Hops shortage gives brewers a headache

The brewing industry is facing a mother of all hangovers because of a major shortage in beer hops.

Both Lerwick Brewery and the Valhalla Brewery in Unst have fallen victim to the problem, which has given beer-producing businesses throughout the country pause for thought in the search for a consistent supply.

The issue has been put down to a rapid growth in the market for craft beers, which has pushed up demand.

Around three breweries are said to be opening up per week in the UK, where 90 breweries operate north of the border.

However, a boom and bust in the hops extract market has also had producers drowning their sorrows.

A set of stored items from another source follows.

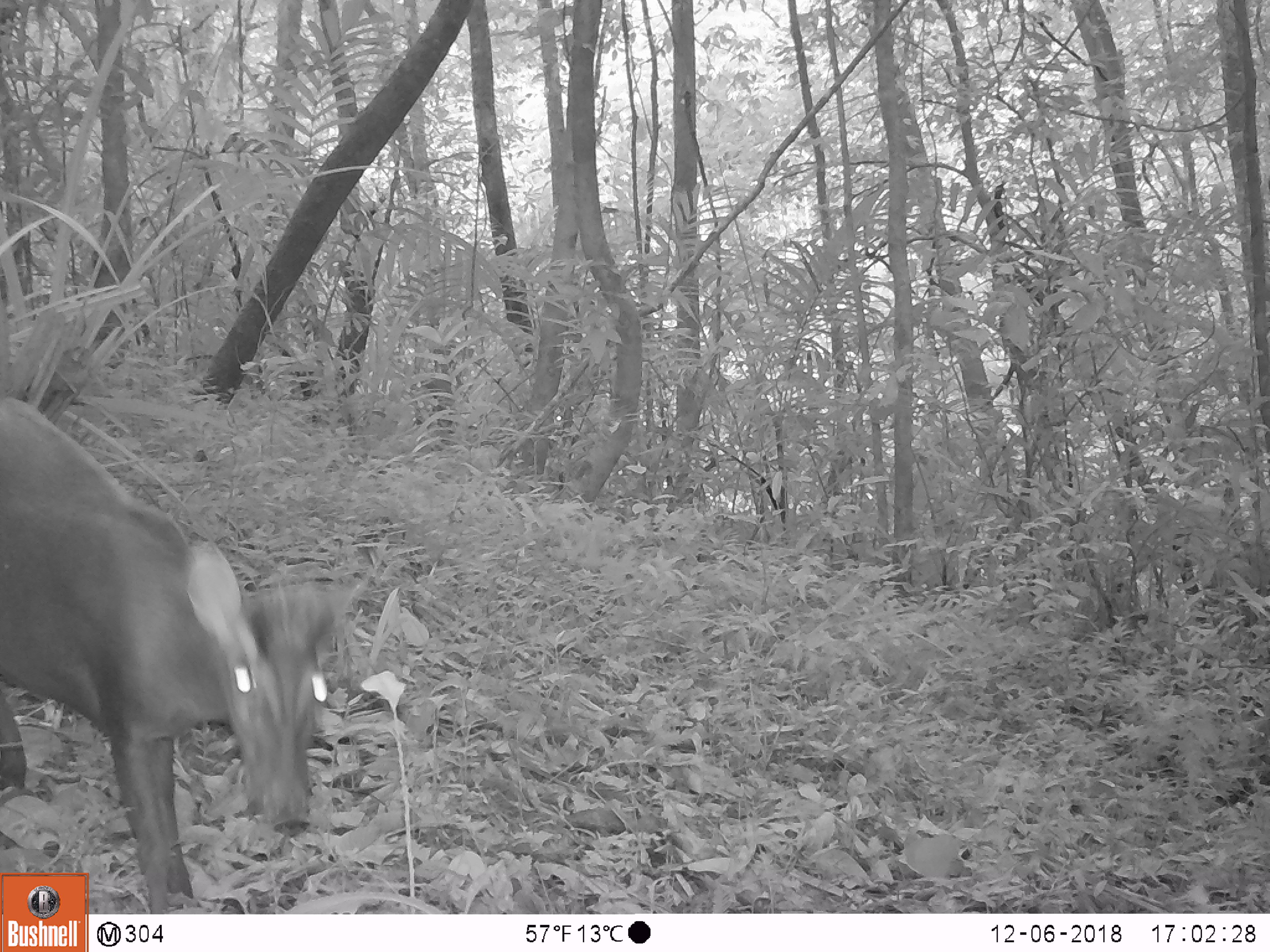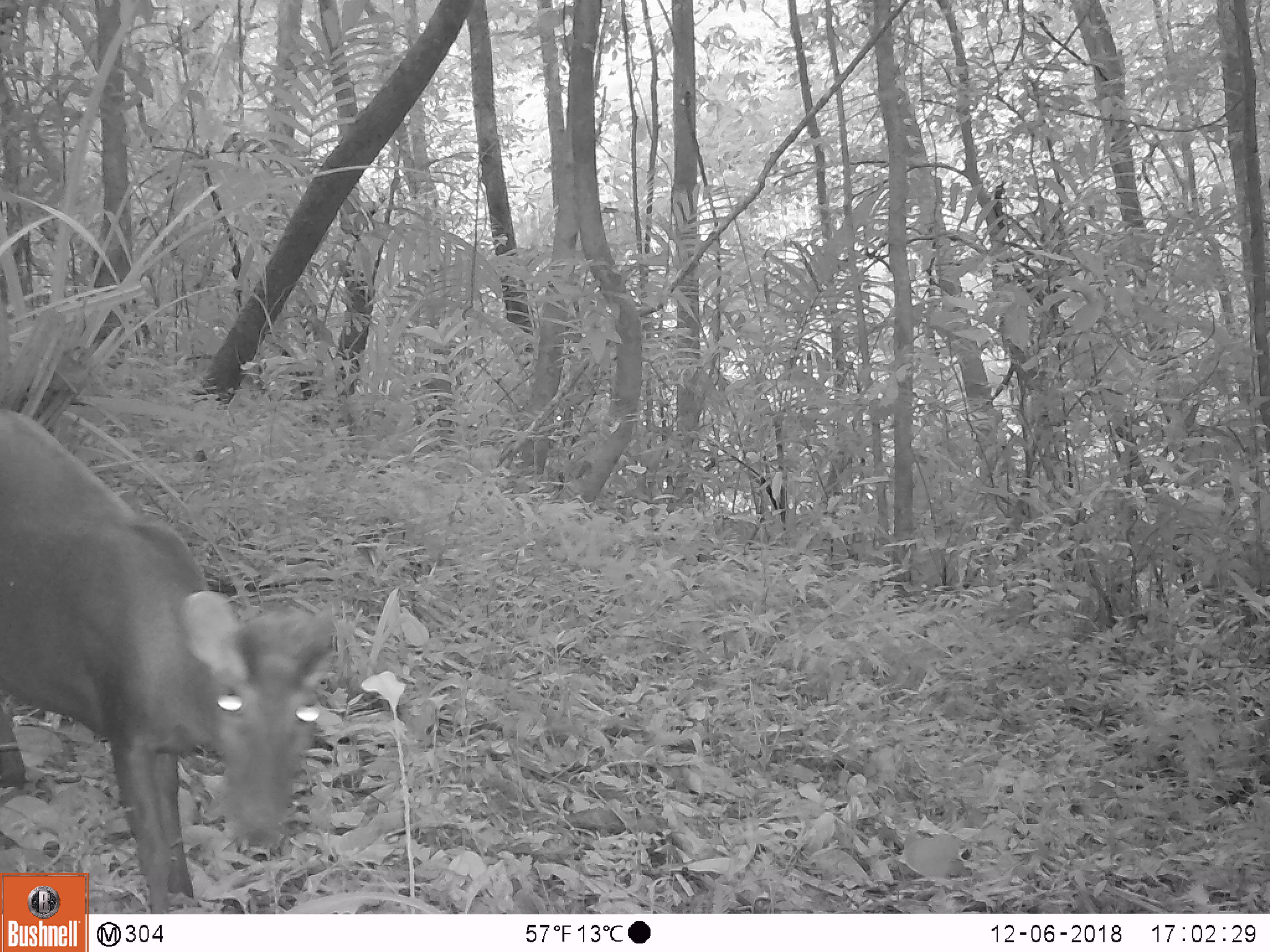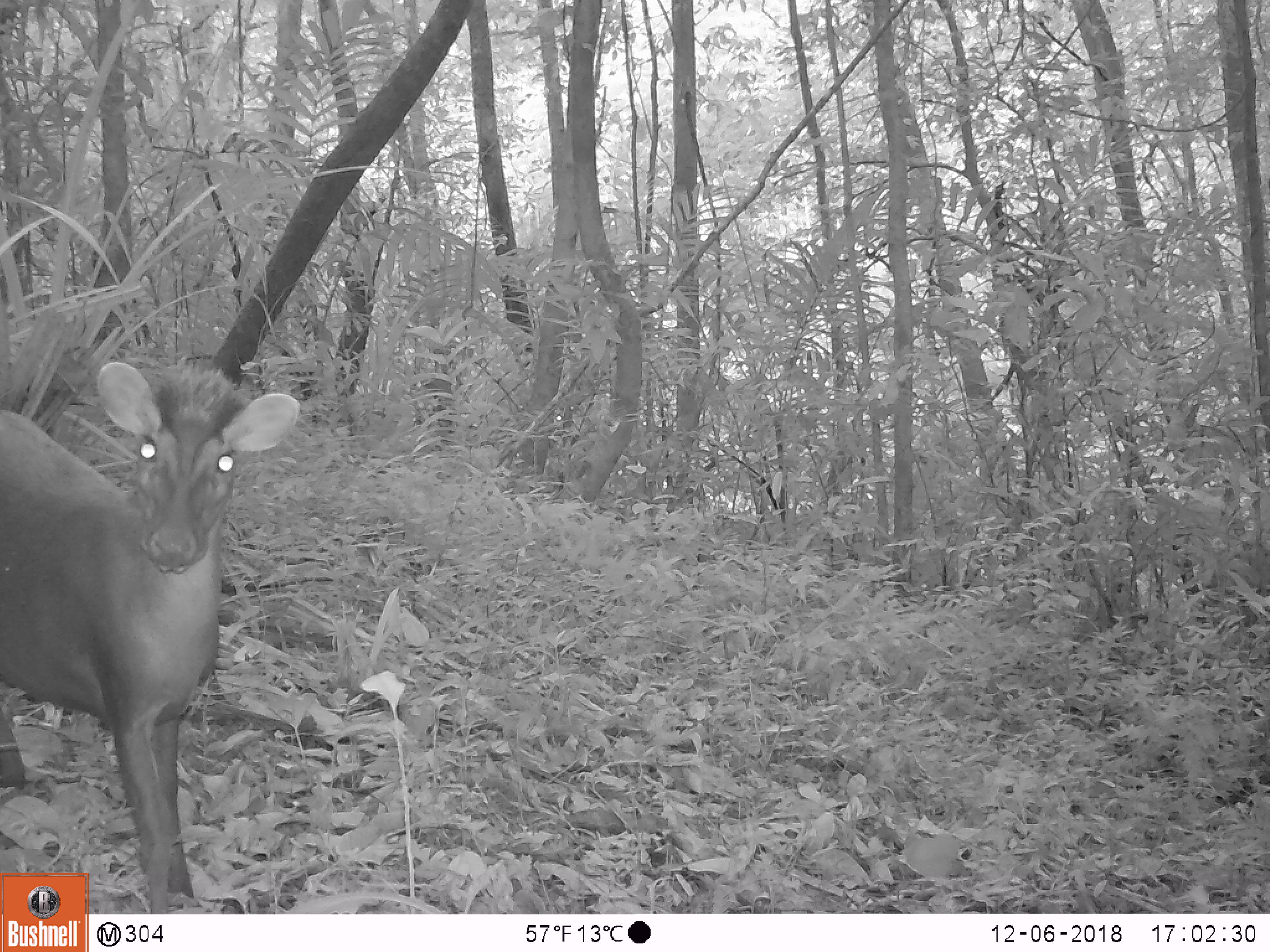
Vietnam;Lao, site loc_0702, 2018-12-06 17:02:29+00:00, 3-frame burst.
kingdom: Animalia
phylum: Chordata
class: Mammalia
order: Artiodactyla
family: Cervidae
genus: Muntiacus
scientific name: Muntiacus rooseveltorum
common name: roosevelt's muntjac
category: roosevelts muntjac group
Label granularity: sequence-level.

Some American suppliers were also affected by droughts last year, which ensured that an anticipated bumper harvest never materialised.


Lerwick Brewery manager Rhanna Turberville. Photo: Dave Donaldson
Lerwick Brewery manager Rhanna Turberville. Photo: Dave Donaldson

Staff at Lerwick Brewery are toasting their success following its 2012 launch, with last week’s high-profile visit by First Minister Nicola Sturgeon adding to their prestige. It is looking forward to a two-fold increase in production this year.

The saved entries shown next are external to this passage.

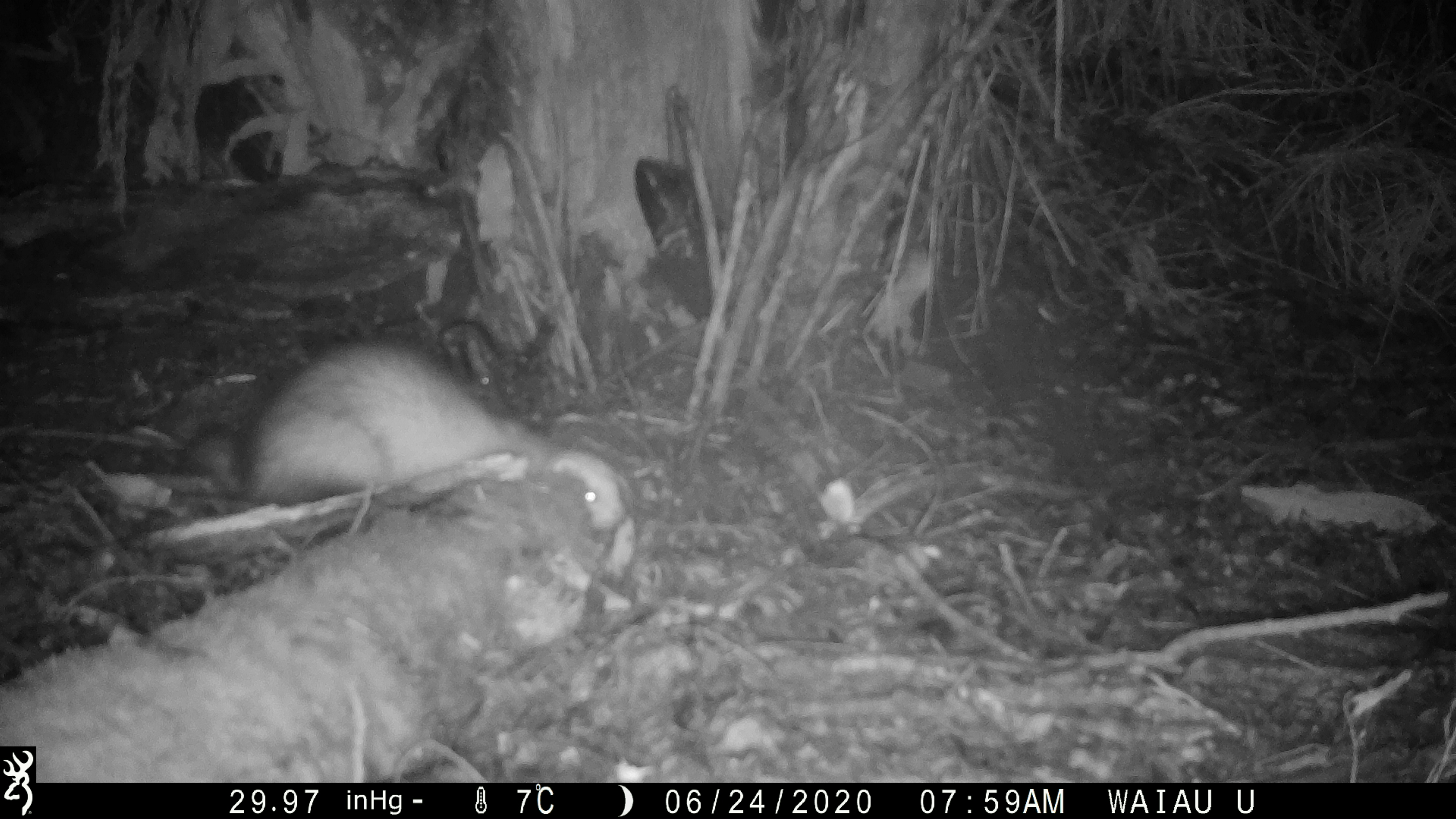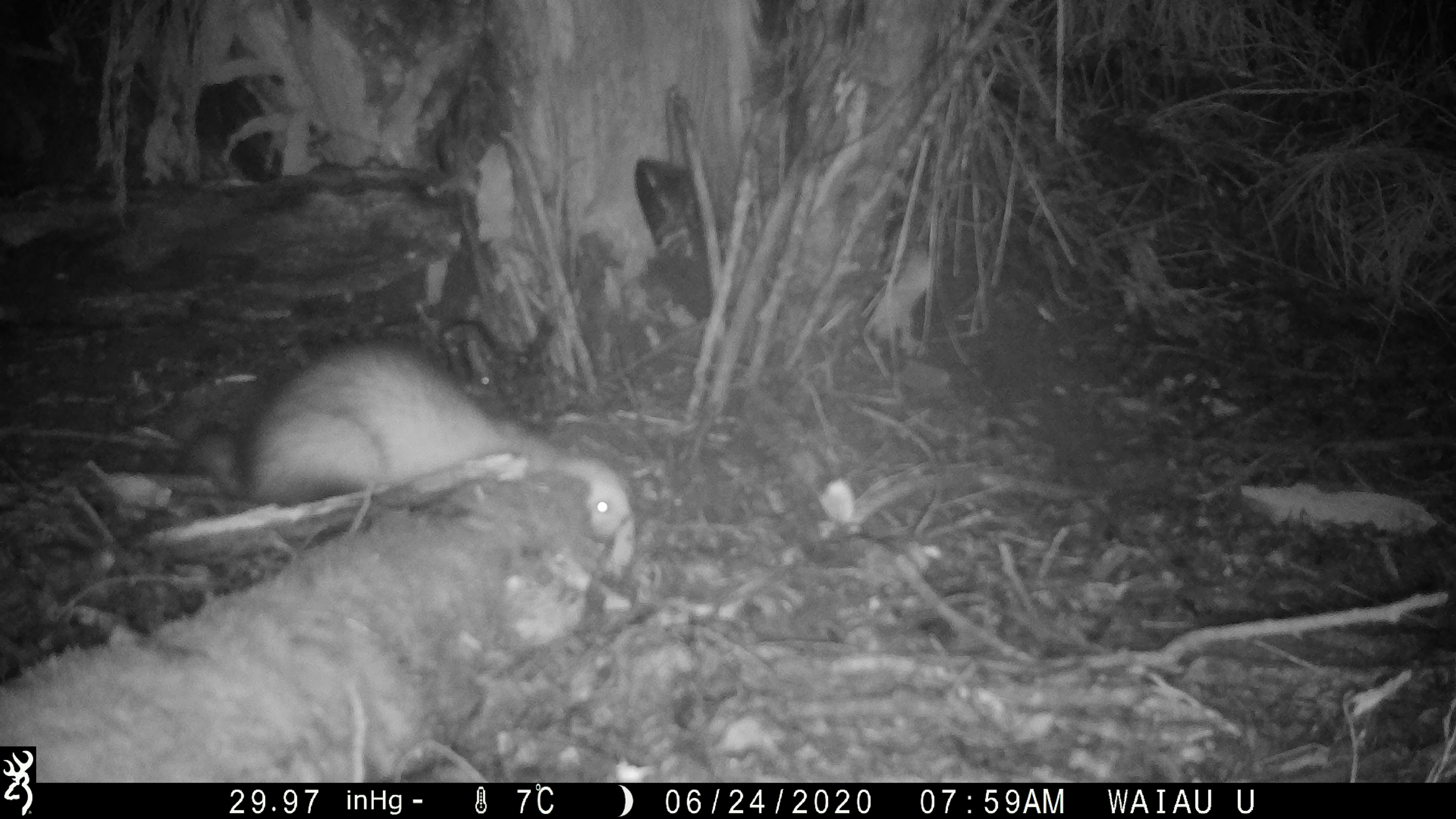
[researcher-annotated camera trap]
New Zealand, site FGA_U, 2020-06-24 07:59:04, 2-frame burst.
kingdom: Animalia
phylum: Chordata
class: Mammalia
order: Carnivora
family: Mustelidae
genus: Mustela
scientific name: Mustela furo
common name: ferret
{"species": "ferret (Mustela furo)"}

But Lerwick Brewery manager, Rhanna Turberville, said the hop shortage was a “huge problem”.

“At the moment we have to sign up to a contract to make sure we get the hops that we need. We need to know a year in advance of the harvest what we are going to be using, and there are only a certain range of hops we can get access to.”

Popular among the hops on demand, typically found in America and New Zealand, are Citra, Galaxy and Nelson Sauvin.

The brewery believes at least part of the solution could lie in looking to other hop-producing countries, such as the UK and Slovenia, which have hitherto been overlooked.

But large businesses buying up in bulk have posed problems for smaller enterprises.

“There are a few we’re never going to get access to and that’s partly down to big brewers buying them up, and demand as well,” said Ms Turberville.

She added the business had signed a contract for supply during 2017 but was already being asked to look ahead for the next two to three years.

“It’s difficult to gauge what we’re going to need. There are a number of new breweries. There are 90 in Scotland, with three opening per week in the UK. So, with that, there is an increase in hop demand, and there are popular styles of beer, like hoppy IPAs.

“It’s an interesting issue and it is causing headaches.”

Sonny Priest with some of his Valhalla ales.
Sonny Priest with some of his Valhalla ales.

In Unst, brewery owner Sonny Priest said the issue was a major problem.

“We’ve cross-matched as best we can. You can’t get it exactly the same, but we’ve done trials with the hops. We feel that what we’ve achieved is pretty much the same flavour. It makes things a lot more awkward, but at least we are able to get the flavour we want.”

He said he had also come under pressure to sign up for hop supplies years in advance.

“When you’re a small business like this you have no idea what you’ll need. We brew on demand and it varies from year to year. You can’t present accurately what you are going to need.

“We’re working on a new brew just now that will be coming out at the folk festival. You don’t know quite what the response is going to be to that. If that’s popular you’ll need quite a bit of it, and that’s different hops again we’re using.

“The stock that you need to hold is much bigger.”

He said the problem stemmed from a hop excess, which had led to the development of a market for hop extracts.

That caused breweries to rely on the “mountain” of extracts available. By the time that mountain had been depleted, he said, hop growers, who had long-since lost their hop premium, had gone over to growing other things instead.

“It’s just one of those things that you have to deal with, and living remotely like this makes it even worse because you’re last in the line and you tend to get what’s left.”


Add Your Comment
  • Bill Smale

    • April 12th, 2016 22:11

    Huge quantities of hops were grown in the south-east of England & the West Midlands until the 1960s when the ‘big brewers’ decided to start buying in hops from abroad as they were cheaper & the varieties more suitable for lager which was then the trendy drink. Most of the hop gardens are long gone – some turned into vineyards! – and the distinctive oast houses used to dry the hops converted into posh houses. It is good to see increased demand for hops from the new-wave craft brewers – hopefully it will encourage the revival of the British hop industry. With global warming and poly tunnels, it might even be possible to grow them further north!

    • Frank Ormston

      • April 14th, 2016 13:31

      I don’t see why not – there’s a successful commercial hop garden at Ellerker in Yorkshire, and last year an experimental crop was reported to have done well at Invergowrie.